## SOURCE PASSAGE
[Begin]
Stiffstream/json_dto

Generic support for enums, custom (read_write)_json_value not used

omartijn opened this issue · 11 comments

Generic support for enums, custom (read_write)_json_value not used

I'm trying to support enum values in JSON (de)serialization. For this I'm using https://github.com/Neargye/magic_enum

It works when I define the custom IO functions with the literal enum type, but it does not work when I make the function generic (so it works for all enums).

This works:

enum bla : uint16_t
{
    value_one,
    value_two
};

namespace json_dto {

    template <>
    inline void write_json_value(const bla& value, rapidjson::Value& object, rapidjson::MemoryPoolAllocator<>& allocator)
    {
        // first retrieve the enum name
        std::string name{ magic_enum::enum_name(value) };

        // now write it to the value
        write_json_value(name, object, allocator);
    }

}

This, however, does not:

enum bla : uint16_t
{
    value_one,
    value_two
};

namespace json_dto {

    template <typename T>
    std::enable_if_t<std::is_enum_v<T>>
    write_json_value(const T& value, rapidjson::Value& object, rapidjson::MemoryPoolAllocator<>& allocator)
[End]
## TASKS AND EXERCISES
A - Retype the portion of the json_dto issue that begins at the words "Stiffstream/json_dto" and stops after "for all enums).".
B - Extend the json_dto issue onward from the point at which it stops.
The data that follows has no connection to the json_dto issue.

## DATA
[Begin]
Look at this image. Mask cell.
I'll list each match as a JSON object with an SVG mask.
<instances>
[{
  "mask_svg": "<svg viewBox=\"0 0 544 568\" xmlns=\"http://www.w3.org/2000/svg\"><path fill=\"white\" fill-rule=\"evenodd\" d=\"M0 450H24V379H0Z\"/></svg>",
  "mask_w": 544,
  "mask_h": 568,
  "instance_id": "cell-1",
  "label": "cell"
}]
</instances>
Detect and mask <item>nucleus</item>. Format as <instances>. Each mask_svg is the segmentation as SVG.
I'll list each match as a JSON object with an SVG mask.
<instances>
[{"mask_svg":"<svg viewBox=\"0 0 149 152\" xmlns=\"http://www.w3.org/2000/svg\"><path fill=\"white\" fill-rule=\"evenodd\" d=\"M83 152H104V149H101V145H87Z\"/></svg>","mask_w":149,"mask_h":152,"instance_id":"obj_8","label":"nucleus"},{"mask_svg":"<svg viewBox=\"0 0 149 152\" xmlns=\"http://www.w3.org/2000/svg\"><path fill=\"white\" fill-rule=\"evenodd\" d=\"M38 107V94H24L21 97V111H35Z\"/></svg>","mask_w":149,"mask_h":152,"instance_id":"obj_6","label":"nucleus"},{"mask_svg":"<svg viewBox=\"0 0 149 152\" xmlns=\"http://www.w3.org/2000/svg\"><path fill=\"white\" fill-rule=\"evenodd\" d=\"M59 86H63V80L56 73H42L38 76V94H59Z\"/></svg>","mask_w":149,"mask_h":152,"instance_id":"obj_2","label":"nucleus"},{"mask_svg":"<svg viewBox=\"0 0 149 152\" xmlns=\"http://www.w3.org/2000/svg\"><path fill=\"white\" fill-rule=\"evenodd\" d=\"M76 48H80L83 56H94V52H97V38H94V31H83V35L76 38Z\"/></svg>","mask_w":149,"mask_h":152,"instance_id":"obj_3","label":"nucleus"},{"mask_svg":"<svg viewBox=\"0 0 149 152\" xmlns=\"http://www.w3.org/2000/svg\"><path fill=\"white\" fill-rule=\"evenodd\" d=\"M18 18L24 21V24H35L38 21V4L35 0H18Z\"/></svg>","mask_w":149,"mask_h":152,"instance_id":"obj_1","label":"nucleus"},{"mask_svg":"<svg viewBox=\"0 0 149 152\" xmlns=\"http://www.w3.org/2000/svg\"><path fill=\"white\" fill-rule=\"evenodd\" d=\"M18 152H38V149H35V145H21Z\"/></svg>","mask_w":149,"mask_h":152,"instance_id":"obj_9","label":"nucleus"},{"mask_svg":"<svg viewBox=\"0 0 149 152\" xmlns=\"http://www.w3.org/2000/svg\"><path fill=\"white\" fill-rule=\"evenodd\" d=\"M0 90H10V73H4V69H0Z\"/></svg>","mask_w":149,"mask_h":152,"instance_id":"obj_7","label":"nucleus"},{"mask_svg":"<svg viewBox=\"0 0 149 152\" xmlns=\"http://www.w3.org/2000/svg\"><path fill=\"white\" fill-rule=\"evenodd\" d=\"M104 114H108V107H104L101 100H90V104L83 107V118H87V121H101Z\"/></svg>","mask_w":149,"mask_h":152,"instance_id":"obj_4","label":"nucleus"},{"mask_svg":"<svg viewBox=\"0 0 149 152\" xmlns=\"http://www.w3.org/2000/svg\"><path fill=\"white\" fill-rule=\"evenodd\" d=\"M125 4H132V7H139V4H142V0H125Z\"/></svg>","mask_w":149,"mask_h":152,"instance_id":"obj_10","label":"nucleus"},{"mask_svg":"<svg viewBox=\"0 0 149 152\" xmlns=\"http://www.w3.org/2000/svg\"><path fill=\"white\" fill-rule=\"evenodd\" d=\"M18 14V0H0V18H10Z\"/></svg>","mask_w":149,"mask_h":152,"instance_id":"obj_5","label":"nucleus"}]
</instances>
[End]
## RESULTS IN ORDER
A -
Stiffstream/json_dto

Generic support for enums, custom (read_write)_json_value not used

omartijn opened this issue · 11 comments

Generic support for enums, custom (read_write)_json_value not used

I'm trying to support enum values in JSON (de)serialization. For this I'm using https://github.com/Neargye/magic_enum

It works when I define the custom IO functions with the literal enum type, but it does not work when I make the function generic (so it works for all enums).

B -
    {
        // first retrieve the enum name
        std::string name{ magic_enum::enum_name(value) };

        // now write it to the value
        write_json_value(name, object, allocator);
    }

}

The latter case will not find the function, and then fail because it tries to call T::json_io.

It seems that that overload:

template <typename T>
std::enable_if_t<std::is_enum_v<T>>
write_json_value(const T& value, rapidjson::Value& object, rapidjson::MemoryPoolAllocator<>& allocator);

won't work without such patch for pub.hpp:

@@ -886,7 +886,8 @@ json_io( Io & io, Dto & dto )
 
 template< typename Dto >
 std::enable_if_t<
-               !details::meta::is_stl_like_container<Dto>::value,
+               !details::meta::is_stl_like_container<Dto>::value
+                       && !std::is_enum<Dto>::value,
                void >
 read_json_value(
        Dto & v,
@@ -898,7 +899,8 @@ read_json_value(
 
 template< typename Dto >
 std::enable_if_t<
-               !details::meta::is_stl_like_container<Dto>::value,
+               !details::meta::is_stl_like_container<Dto>::value
+                       && !std::is_enum<Dto>::value,
                void >
 write_json_value(
        const Dto & v,

It also seems that the current version of json_dto doesn't support such a generic way of reading/writing enums. I'll think about some way of adding such support to json_dto.

The best way that I could come up with at the moment is:

  1. Definition of some empty tag type:

    struct my_enum_image {};

  2. Usage of the new json_dto::tagged_proxy function during enumeration of fields to be (de)serialized:

    io & json_dto::mandatory(
    "level",
    json_dto::tagged_proxy<my_enum_image>(m_level) )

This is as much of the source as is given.